• Teks yang diberikan
13 Agustus 2013

SENJA MEMUKAU

Memandang sang surya terbenam setelah siang yang teramat terik bagaikan memandang satu keindahan yang memukau setelah melintasi suatu perjalanan yang melelahkan. Pendar-pendar warna lembayung yang di ujungnya melepaskan sinar panjang menuju ujung yang tak berbatas sekan memanggil jiwa untuk melepaskan penat setelah sebuah perjuangan untuk menghidupi diri. Adalah satu kenyataan bahwa segala yang menakjubkan yang berasal dari alam seringkali luput kita saksikan walau dia ada di depan mata. Bukan karena kita tidak melihatnya. Tetapi lebih sering karena kita hanya memusatkan pandangan kita jauh ke dalam diri sendiri. Sesuatu yang indah tidak senantiasa terlihat saat kita diselimuti kabut kepentingan diri kita.

Ya, sedikit banyak kita seringkali tidak dapat menyaksikan indahnya kehidupan ini saat kita hanya memikirkan diri kita. Hanya memikirkan bagaimana untuk menghidupi diri, untuk menambah pemilikan kita, untuk terus memiliki, menambah dan makin menumpuk segala kepemilikan kita. Hasrat, ambisi, kekayaan, kekuasaan dan kekuatan yang tak terbatas membuat kita lupa bahwa sesungguhnya ada yang jauh lebih indah dalam hidup ini selain dari kepemilikan kita. Lihatlah, senja yang indah ini telah menjadi milik kita yang sangat menakjubkan tetapi mungkin karena juga menjadi milik siapa saja yang mampu meresapinya maka dia menjadi tidak berharga sama sekali. Sayang, sungguh sayang jika demikian hidup yang kita jalani. Kita gagal untuk menikmati keindahan yang sesungguhnya. Keindahan bersama seluruh isi alam semesta ini. Kebersamaan.

• Kutipan sumber
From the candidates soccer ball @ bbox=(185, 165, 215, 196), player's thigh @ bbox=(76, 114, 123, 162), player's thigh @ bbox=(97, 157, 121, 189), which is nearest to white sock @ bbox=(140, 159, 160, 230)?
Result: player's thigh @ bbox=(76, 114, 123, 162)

• Permintaan
Ketik ulang bagian teks yang diberikan, mulai dari kata-kata "SENJA MEMUKAU" sampai dengan "kepentingan diri kita.", tanpa mengubah satu huruf pun. Data tersebut berasal dari sumber lain, terpisah dari teks yang diberikan.

• Hasil tugas
SENJA MEMUKAU

Memandang sang surya terbenam setelah siang yang teramat terik bagaikan memandang satu keindahan yang memukau setelah melintasi suatu perjalanan yang melelahkan. Pendar-pendar warna lembayung yang di ujungnya melepaskan sinar panjang menuju ujung yang tak berbatas sekan memanggil jiwa untuk melepaskan penat setelah sebuah perjuangan untuk menghidupi diri. Adalah satu kenyataan bahwa segala yang menakjubkan yang berasal dari alam seringkali luput kita saksikan walau dia ada di depan mata. Bukan karena kita tidak melihatnya. Tetapi lebih sering karena kita hanya memusatkan pandangan kita jauh ke dalam diri sendiri. Sesuatu yang indah tidak senantiasa terlihat saat kita diselimuti kabut kepentingan diri kita.